With the Beyer HD880s, the Yamamoto had the most intense vocal band, the Trafomatic the strongest bass. In terms of color 'pop', the Isabella was palest of the three. That's also a reflection on the headphones. They strike me as very correct in hifi terms but rather less endowed than the audio-technicas when it comes to inducing a compelling emotional response. I use the 880s for reviewing, the W1000s for listening. Turning this argument around, the HA-02 was the most additive (addictive?). It made the 880 stew the most fanciful and flavored of the bunch. That's not the same as calling the HA-02 the most honest or linear. In this context -- in my case with a big grin -- you could certainly accuse Shigeki-San of energetic enhancements in the midrange.

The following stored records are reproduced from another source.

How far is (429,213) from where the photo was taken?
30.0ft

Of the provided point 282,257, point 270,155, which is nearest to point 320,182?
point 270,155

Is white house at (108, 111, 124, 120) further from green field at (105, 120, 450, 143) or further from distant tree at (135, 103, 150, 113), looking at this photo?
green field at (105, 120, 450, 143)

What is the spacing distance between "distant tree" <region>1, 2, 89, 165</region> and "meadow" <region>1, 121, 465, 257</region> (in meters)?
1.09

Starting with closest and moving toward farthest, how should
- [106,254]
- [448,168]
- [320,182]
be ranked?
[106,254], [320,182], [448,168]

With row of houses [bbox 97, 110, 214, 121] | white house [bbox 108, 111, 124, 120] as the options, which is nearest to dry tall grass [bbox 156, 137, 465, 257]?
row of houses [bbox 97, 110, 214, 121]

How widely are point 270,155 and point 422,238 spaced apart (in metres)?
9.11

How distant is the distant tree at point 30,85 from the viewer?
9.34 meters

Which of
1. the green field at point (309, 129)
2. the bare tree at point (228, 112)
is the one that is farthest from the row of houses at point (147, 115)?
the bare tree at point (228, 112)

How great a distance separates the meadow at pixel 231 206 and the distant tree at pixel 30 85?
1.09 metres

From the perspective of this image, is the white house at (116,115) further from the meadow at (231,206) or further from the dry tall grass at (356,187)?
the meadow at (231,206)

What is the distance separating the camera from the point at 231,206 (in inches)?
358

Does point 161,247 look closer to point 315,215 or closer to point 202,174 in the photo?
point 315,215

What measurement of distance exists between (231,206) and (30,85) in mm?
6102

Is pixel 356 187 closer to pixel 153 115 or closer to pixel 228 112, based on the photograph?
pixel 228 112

The far higher sensitivity of the Japanese cans kowtows to my hi-eff speaker leanings. Perhaps that explains why I consider them in a different league from the Beyers. They simply put you deeper inside the musical action. Here they allowed me to take close note of the Isabella's drier textures. Those performed the kind of damping effect I also hear from huge transformer-coupled power conditioners. Something about the innate tension, wiriness and tickle factor of the musical energy is stepped down. It is tamed and more relaxed.

That last word is in fact a core attribute of the Isabella's voicing or gestalt. We will encounter it again on the last page which deals with its performance as a preamplifier. The Isabella is about relaxation and an organic as opposed to high-strung showy feeling. It's not about deep voluptuousness. Nor is it about extreme micro dynamics. Back to the headphone socket. Coincident with the minor damping -- you could also view it as a direct side effect -- is very concise articulation across the entire
bandwidth. As a loudspeaker, we'd immediately detect a sealed, not vented box. This is particularly true in the bass which lacks all flab or looseness. But unlike the Zu Audio Presence and Definition speaker models which marry sealed alignments with high voltage sensitivities for a rocking feistiness whose articulation goes hand in hand with punchy dynamics, the Isabella headphone output is more toned down like my DeVore Fidelity Nines.

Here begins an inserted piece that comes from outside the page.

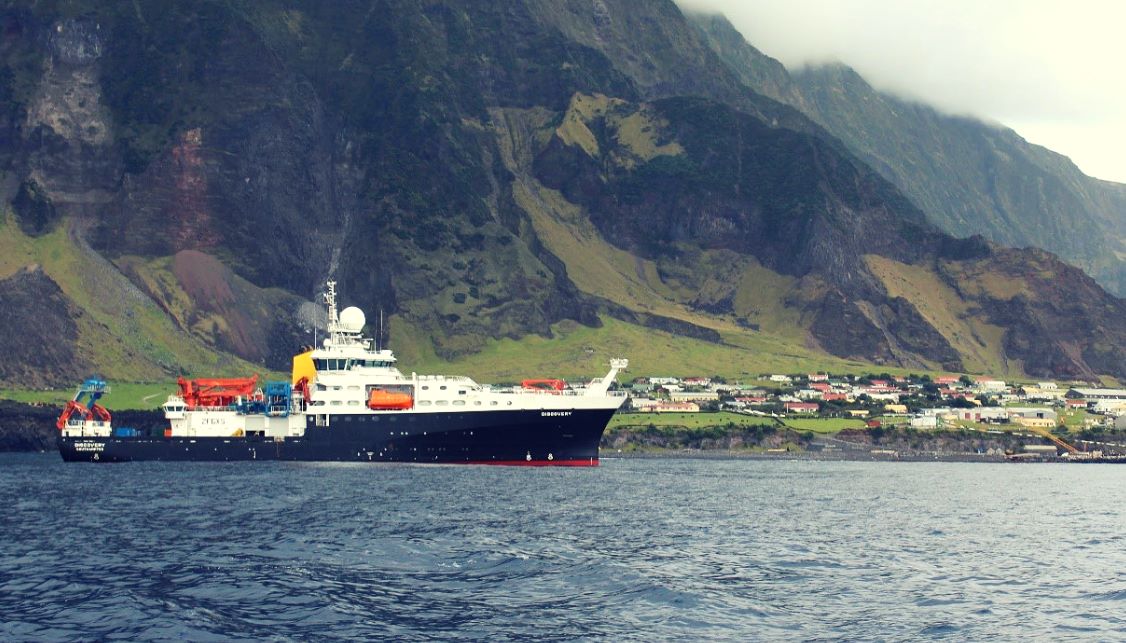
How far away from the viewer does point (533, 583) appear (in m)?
62.6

Considering the $500 option sticker, I flash on Ray Samuels' even cheaper op-amp designs. They might be the stiffest competition and preferable if you're
just shopping for a portable device to jack your headphones into. The Isabella package then won't have your name on it. If you're a speaker listener however who wants to add quality headphone functionality without upping the box or cable count in the stereo rig, Isabella's 3-in-one offering is very attractive if you don't mind the backside location of the headphone input.


To wrap up headphone comments, resolving power and control are very high and the general presentation is laid-back to remain non-fatiguing over extended sessions. Neither pipe 'n' slippers nor adrenaline brigade, I'd characterize this performance focus as relaxed resolution. Subjective lateral soundstaging beyond ear width is very good, wraparound depth good. Curtain call (when all the audible elements arrive to become equally important) occurs at somewhat higher levels to where this headphone socket wouldn't be my very first choice for low-level listening. If you're a high-power can fan though who loves to crank it, long-term comfort is exceptional precisely because energy distribution is very even and squarely non-forward. If the headphone geeks at HeadRoom are correct about Denon's new AH-D7000s dishing out an extra octave of bass over all others they've encountered (these guys have listened to practically everything on the market), the Isabella's hi-current grunt in the low frequencies could be the perfect weapon for those "Mariana Trench" dives into infrasonic depths?